The smile vanished. Maya slipped back into her professional, guarded default.

"You're paying me, Jake. It's the job."

"I know. But still."

He was about to say more when movement behind the library's glass wall caught his eye. Three guys from his Bio class slowed as they passed, doing a blatant double take. Their eyes flicked from Jake to Maya.

The air in the room soured instantly. The easy rhythm they'd found disappeared. Jake's shoulders squared, that familiar Golden Boy mask sliding back into place.

Maya felt it too. She pulled her books closer.

"We should keep going," she said, her voice dropping an octave. "You have seven more problems."

They finished the hour in silence thick enough to feel. When the clock hit eight, Jake slid a fifty across the table. Maya tucked it away without a word.

"Next Thursday?" she asked.

"Yeah. But…" Jake hesitated, glancing at the glass wall again. "Can we meet somewhere else? Not here.
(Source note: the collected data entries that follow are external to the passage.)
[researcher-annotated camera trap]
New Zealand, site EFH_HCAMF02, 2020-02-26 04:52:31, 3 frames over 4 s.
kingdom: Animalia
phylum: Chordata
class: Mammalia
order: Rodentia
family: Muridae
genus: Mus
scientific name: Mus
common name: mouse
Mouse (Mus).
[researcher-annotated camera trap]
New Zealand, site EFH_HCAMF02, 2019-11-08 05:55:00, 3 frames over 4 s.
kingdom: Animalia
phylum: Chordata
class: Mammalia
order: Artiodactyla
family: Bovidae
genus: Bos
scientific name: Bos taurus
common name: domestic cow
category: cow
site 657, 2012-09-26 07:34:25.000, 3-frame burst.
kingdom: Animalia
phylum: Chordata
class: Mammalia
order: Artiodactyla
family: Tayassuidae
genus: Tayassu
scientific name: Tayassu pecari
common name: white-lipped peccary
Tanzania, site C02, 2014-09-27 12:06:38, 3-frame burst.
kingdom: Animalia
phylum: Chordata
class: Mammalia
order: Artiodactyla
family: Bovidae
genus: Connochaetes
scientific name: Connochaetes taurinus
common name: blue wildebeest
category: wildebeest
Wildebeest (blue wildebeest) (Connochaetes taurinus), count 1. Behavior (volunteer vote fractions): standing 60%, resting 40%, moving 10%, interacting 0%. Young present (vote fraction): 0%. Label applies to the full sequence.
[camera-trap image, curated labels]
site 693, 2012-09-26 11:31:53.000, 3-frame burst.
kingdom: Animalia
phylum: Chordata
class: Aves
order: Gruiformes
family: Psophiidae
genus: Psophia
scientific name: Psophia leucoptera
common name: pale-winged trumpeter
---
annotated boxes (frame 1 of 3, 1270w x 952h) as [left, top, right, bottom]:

I can't think when people are staring."

Maya's eyes narrowed.

"Where? Your dorm?"

"I have a single and it's quiet. There's a whiteboard." He saw her expression and held up a hand. "I'm not being a creep. I just need to actually study without the peanut gallery."

Maya stayed quiet for a long beat, likely weighing the optics of being seen with him against the risks of a dorm room. "I'll think about it."

"Okay."

She stood and packed her bag with military precision. "If we move to your place, the rules don't change.You do the work. You don't waste my night."

"I won't."

"And Jake?" She looked him dead in the eyes. "I'm your tutor. Not your friend, and definitely not your therapist. Let's keep it that way."

She didn't wait for him to agree. She just walked out.

Jake stared at the crude football field sketched beneath the derivative for a long time. It was stupidly simple, but exactly what he needed. And the girl who'd drawn it had made one thing clear: she was an employee. Nothing more.

He closed the notebook and headed back to his dorm. The cold air hit him, but for once, he felt relieved.

He checked his phone. No new texts, but the old text was still there.

You're running out of time.

Usually, reading that spiked his heart rate. Tonight? It didn't. For just one hour, he'd been an ordinary guy, learning.

He needed that feeling back.

That was the problem. He was starting to realize he couldn't get there without her.

​And relying on anyone was a dangerous play. She'd seen the real him, and once someone did, there was no going back.